* BEGIN Extract *

# If you could only hunt one animal?



## #1DEER 1-I (Sep 10, 2007)

Big game, upland waterfowl, whatever, if you could only hunt one species for the rest of your life what would it be, why?


----------



## Mr Muleskinner (Feb 14, 2012)

elk with a bow during the rut. It is the best all around hunt IMO.


----------



## wyogoob (Sep 7, 2007)

Fox squirrel with a .22, open sights.


----------



## berrysblaster (Nov 27, 2013)

Elk elk elk and then more elk


----------



## Vanilla (Dec 11, 2009)

What a miserable life that would be!!!!


----------



## fishreaper (Jan 2, 2014)

Big Horn Sheep. If I had a tag every year, I'd be building muscle and endurance 51 weeks out of the year. 

Alternatively, I'd chase after caribou.


----------



## 30-06-hunter (Sep 22, 2013)

Elk, because that's all I really hunt anyway.


----------



## Catherder (Aug 2, 2008)

Fish. --\\O


----------



## colorcountrygunner (Oct 6, 2009)

I can easily narrow it down to 2 species: mule deer and elk. Now trying to narrow it from those two down to one would be hell. I would probably just have to flip a coin or something.


----------



## duck jerky (Sep 8, 2007)

Waterfowl:smile: Because of the length of seasons and I love it. Heck if I had the money I could be hunting some kind of water fowl from first sept to at least mid march.


----------



## 3arabians (Dec 9, 2014)

Elk because their bigger and taste better than mule deer. Love those mulies though not hunting them would be very sad.


----------



## jliv07 (Jan 13, 2014)

I'm gonna have to say muleys. There is just something about those critters...

* END Extract *

Short problem 1: In the hunting thread, what does wyogoob say he would use to hunt fox squirrel?
Short problem 2: Continue the hunting thread from the point where it stops.
The records have no connection to the hunting thread.

* BEGIN Supplied information *

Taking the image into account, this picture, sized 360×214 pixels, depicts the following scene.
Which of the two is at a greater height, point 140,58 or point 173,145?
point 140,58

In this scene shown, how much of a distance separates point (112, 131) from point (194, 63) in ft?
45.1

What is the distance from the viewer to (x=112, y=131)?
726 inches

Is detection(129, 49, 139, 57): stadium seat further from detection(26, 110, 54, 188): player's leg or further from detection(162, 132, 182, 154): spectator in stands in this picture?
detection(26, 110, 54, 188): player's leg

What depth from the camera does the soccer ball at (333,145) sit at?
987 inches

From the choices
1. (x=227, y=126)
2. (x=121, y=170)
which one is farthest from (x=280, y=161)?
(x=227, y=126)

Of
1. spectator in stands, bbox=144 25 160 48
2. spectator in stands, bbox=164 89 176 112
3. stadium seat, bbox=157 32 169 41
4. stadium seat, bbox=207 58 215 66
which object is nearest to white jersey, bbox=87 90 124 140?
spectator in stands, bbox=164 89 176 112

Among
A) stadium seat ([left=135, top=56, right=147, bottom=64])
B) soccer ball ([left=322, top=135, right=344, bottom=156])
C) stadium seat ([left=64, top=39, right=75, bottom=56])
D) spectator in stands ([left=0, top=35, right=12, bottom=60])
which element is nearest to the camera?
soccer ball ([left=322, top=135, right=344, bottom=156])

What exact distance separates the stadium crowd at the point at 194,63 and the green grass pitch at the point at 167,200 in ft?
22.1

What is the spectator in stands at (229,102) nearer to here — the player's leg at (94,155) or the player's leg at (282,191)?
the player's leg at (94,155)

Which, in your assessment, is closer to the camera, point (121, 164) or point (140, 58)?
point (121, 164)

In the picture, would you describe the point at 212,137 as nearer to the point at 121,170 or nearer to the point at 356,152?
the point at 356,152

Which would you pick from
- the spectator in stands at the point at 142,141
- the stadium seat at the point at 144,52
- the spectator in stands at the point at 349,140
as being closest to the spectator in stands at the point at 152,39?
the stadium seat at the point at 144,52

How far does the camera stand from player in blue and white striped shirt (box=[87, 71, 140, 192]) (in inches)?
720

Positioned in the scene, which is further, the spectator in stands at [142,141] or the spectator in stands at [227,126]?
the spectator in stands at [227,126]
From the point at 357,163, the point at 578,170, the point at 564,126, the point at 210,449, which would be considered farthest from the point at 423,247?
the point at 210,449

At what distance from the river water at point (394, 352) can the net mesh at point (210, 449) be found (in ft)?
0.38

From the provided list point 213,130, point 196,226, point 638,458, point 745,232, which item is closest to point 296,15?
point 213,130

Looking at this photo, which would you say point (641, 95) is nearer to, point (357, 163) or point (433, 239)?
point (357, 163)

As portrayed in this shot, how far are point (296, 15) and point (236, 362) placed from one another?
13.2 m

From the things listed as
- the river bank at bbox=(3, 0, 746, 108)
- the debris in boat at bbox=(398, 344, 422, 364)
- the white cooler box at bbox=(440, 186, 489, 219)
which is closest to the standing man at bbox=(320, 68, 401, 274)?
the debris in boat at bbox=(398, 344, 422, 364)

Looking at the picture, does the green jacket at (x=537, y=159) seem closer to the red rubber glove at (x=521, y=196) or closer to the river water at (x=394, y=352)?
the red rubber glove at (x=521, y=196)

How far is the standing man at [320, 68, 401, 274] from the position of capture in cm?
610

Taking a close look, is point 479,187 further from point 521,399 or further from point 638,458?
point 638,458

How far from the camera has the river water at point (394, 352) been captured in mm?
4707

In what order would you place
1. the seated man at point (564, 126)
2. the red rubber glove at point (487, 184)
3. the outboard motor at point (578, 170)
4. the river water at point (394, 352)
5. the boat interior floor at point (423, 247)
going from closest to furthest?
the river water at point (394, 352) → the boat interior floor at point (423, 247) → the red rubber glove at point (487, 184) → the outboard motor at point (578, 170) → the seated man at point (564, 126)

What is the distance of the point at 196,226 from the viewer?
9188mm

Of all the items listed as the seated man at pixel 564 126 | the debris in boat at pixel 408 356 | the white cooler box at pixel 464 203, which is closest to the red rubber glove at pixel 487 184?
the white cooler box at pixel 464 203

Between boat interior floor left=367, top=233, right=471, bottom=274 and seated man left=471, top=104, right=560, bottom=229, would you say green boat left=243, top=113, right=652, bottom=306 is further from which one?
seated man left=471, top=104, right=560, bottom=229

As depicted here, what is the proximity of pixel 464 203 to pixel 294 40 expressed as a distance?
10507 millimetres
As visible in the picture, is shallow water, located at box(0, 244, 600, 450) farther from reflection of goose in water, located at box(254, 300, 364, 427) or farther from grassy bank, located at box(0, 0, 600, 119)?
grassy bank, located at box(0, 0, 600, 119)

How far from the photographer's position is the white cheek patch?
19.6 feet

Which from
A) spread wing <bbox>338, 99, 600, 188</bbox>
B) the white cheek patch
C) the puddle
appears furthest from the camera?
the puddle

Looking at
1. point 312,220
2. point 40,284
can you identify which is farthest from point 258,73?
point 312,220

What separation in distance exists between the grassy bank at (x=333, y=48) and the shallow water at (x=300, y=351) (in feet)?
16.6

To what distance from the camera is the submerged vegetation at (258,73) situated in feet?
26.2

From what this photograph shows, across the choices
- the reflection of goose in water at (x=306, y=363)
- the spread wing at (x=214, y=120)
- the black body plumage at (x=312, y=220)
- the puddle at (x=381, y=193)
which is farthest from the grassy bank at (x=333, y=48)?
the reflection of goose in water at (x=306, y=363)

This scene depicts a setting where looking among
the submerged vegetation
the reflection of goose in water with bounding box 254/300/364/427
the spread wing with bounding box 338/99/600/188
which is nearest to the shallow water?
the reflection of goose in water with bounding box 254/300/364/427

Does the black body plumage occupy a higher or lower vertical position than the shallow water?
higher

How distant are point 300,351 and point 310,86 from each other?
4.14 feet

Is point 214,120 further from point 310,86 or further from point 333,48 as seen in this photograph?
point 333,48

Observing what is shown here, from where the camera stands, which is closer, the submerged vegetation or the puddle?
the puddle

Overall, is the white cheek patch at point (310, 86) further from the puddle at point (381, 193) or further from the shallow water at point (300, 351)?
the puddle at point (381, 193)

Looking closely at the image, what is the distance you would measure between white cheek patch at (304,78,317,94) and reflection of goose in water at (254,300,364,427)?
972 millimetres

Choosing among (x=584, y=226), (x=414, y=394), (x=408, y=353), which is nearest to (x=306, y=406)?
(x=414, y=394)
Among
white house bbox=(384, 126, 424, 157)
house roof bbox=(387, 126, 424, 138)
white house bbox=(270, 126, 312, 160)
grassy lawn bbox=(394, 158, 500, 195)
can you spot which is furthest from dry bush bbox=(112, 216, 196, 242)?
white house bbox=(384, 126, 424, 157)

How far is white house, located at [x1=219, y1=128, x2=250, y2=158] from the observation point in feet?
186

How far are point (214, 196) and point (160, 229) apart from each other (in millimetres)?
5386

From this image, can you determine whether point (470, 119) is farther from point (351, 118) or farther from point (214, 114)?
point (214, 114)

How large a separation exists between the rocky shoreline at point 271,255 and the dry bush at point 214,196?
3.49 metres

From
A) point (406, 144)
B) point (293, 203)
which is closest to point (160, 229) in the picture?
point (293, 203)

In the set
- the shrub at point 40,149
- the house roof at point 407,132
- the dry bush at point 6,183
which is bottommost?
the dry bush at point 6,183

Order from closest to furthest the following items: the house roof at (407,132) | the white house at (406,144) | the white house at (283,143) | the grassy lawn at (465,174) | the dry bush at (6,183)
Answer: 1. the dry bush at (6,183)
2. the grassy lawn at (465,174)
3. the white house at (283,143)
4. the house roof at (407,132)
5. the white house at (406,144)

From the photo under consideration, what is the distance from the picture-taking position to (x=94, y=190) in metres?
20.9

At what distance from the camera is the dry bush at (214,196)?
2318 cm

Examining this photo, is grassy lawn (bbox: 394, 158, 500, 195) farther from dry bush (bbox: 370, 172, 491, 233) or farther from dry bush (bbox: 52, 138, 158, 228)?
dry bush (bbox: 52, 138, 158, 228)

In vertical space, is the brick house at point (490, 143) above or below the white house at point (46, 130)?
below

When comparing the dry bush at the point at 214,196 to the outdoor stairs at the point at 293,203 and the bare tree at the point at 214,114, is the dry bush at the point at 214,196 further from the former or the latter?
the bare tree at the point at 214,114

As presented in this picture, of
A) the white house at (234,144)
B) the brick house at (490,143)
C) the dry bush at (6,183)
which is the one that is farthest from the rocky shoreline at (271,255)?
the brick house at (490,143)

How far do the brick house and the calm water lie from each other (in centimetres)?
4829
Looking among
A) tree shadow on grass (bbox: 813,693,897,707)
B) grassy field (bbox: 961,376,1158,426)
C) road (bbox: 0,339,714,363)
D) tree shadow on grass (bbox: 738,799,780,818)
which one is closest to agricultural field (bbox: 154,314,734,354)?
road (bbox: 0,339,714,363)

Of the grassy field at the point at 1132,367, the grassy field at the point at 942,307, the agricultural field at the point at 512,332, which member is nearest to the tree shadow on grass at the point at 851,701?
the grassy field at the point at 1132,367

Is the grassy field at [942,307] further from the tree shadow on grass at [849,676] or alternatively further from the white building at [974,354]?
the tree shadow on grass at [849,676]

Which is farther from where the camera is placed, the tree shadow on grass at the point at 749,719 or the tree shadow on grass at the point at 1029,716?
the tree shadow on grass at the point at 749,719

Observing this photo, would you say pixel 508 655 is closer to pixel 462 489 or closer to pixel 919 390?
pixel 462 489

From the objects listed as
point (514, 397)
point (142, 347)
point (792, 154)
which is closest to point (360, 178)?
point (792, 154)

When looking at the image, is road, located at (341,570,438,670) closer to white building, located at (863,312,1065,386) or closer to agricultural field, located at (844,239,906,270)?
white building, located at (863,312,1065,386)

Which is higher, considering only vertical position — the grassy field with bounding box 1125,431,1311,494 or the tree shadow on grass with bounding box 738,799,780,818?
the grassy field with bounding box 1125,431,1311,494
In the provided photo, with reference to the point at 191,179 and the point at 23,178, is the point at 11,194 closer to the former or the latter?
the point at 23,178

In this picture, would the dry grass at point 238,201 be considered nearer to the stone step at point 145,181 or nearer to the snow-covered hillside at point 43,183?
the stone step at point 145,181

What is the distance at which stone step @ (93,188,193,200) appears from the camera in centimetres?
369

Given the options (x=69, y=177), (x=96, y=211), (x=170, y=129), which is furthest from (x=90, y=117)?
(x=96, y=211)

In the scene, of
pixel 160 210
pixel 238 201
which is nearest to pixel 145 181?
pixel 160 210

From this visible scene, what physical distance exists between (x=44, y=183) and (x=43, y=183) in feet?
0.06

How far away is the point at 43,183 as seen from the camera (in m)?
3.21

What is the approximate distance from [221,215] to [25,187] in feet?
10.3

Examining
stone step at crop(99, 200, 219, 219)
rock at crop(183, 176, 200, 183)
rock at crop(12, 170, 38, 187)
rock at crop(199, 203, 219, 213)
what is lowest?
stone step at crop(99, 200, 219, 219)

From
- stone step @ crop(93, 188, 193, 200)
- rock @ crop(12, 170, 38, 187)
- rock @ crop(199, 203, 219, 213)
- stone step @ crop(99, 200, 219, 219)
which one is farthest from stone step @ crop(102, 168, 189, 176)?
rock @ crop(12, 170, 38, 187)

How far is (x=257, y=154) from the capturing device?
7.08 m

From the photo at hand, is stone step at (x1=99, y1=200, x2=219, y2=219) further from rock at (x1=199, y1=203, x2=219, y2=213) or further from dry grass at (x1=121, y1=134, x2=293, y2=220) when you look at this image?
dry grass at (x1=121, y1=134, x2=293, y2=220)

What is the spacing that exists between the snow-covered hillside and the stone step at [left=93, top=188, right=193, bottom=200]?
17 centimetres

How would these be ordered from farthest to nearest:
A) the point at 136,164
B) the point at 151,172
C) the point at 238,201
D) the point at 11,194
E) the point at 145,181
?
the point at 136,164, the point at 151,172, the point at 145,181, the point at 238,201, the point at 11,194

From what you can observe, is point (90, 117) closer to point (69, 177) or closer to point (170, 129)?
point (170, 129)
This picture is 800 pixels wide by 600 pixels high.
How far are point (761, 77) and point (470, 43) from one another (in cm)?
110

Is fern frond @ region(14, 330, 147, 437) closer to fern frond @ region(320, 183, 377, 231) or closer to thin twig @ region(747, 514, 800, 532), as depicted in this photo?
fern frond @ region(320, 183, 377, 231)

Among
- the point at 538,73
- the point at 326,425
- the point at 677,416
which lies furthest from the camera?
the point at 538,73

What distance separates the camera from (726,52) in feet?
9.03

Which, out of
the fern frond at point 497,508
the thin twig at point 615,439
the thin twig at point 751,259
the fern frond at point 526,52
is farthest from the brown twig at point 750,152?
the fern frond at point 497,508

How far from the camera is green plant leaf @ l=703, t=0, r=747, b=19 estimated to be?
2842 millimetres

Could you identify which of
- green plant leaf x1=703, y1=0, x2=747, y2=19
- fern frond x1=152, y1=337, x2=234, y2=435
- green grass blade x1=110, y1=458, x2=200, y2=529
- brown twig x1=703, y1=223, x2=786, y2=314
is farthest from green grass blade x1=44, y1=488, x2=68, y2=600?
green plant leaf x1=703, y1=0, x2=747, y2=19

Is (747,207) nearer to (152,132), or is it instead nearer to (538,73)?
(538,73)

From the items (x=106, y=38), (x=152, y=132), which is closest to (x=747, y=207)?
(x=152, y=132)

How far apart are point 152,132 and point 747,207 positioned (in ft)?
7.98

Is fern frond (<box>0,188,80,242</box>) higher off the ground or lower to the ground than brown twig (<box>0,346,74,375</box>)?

* END Supplied information *

Written response 1: A .22 with open sights.

Written response 2:
----------



## LanceS4803 (Mar 5, 2014)

I have to go back to the whitetail, based on the variety of locations they exist.
Canadian woods in the snow
Plains of SD
Corn fields of the Midwest
Rolling hills of the middle south
Swamps of FL
Growing population means you can hunt continually from Sep to Jan.
And, they are getting MUCH smarter.


----------



## MWScott72 (May 23, 2011)

It would have to be elk -they are big, vocal, and taste great. Antelope would be a close 2nd.


----------



## Old Fudd (Nov 24, 2007)

PASSION"" Trophy Mule Deer with a Bow )))--------------->


----------



## LostLouisianian (Oct 11, 2010)

Bigfoot because once I bagged one I could sell the movie and book rights for megabucks and retire.:grin:


----------



## Critter (Mar 20, 2010)

I'm a mule deer hunter plain and simple. When I first started hunting you never saw a elk and if you did you counted yourself lucky. Tags were hard to draw and once you drew a tag you had a 5 year wait until you could put in for the next one. 

For those of you who say that you don't like the taste of deer meat, how do you take care of it? In over 40 years of hunting bucks I have only had one deer that was not fit to eat and they all tasted delicious. I have actually had more elk that were tough or not that good than I have deer.


----------



## DallanC (Jan 13, 2009)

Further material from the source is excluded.